Hey Noreen, Welcome to the Antique Bottle Forum. I can't say what the markings on the bricks are but some could be worth a bit of money. It is alot of fun resarching old houses, land, bricks, bottles, well you get the idea.

 Old Henry's horticulturalists were growing plants that could possibly be used to make rubber. He and Thomas A. Edison where trying to come up with a source of rubber that could be cutlivated in the USA. They actually extracted usable rubber from Goldenrods but synthetic rubber came along and put them out of business.
 It was too expensive anyway.

 Hope this helps a little.


----------



## Noreen

That's pretty crazy...there are goldenrods in the backyard!
 Thanks for the info


----------



## capsoda

They cross pollenated them until the got them to grow 12 feet tall. They were harvested twice a year.

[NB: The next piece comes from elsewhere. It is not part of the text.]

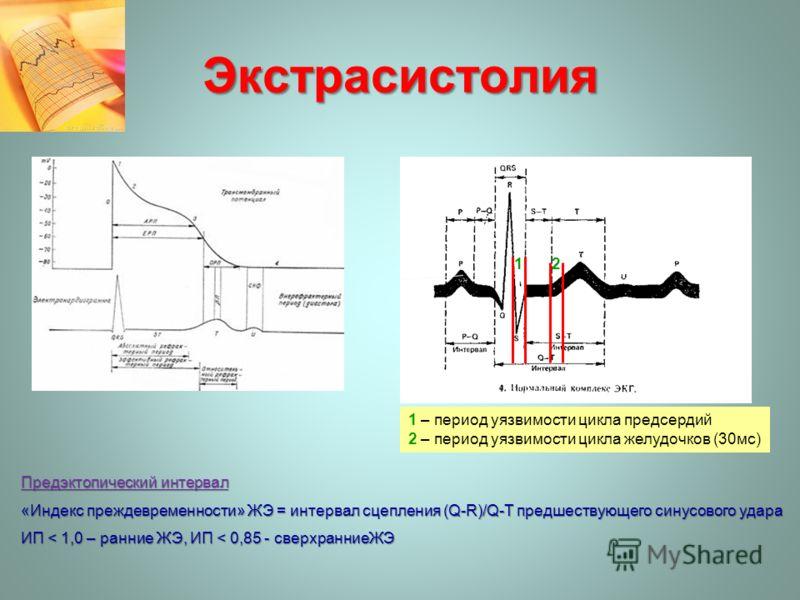 Экстрасистолия 12 1 – период уязвимости цикла предсердий 2 – период уязвимости цикла желудочков (30мс) Предэктопический интервал «Индекс преждевременности» ЖЭ = интервал сцепления (Q-R)/Q-T предшествующего синусового удара ИП < 1,0 – ранние ЖЭ, ИП <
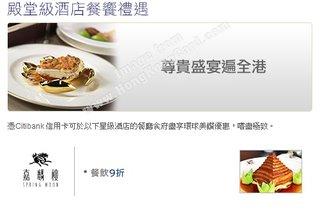 殿堂級酒店餐饗禮遇 @ 香港半島酒店 - 嘉麟樓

 Can you imagine how many golden rods it would take to make 1 gal of the liquid used to make rubber.[8|]


----------



## JGUIS

Screw that, can you imagine how much pollen comes off a field full of 12' Goldenrod???


----------



## zanes_antiques

There's a guy from the Ohio bottle club who's putting together a book on marked bricks. His name is Don Dzuro. He's a really nice guy and I'm sure would be interested in hearing about all of your bricks. Here's a nice old hand made marked brick from Hammondsville Ohio. This one was made around 1855 or so. notice how the marking is transferred from a woodcut.


----------



## Bottleman

Does anyone know how to contact the man from Ohio that is putting together the book? I have about 15 marked bricks that I have collected and made a little walk way out of. The one I bought from my buddy who pulled it out of the side of a brick lined privy. One side is glazed pure white. He said after they dug the privy and looked down the entire hole was shiny white. I would have loved to be there. 

 ~~Tom


----------



## madman

hey cap you r one smart  guy wow again great info mike


----------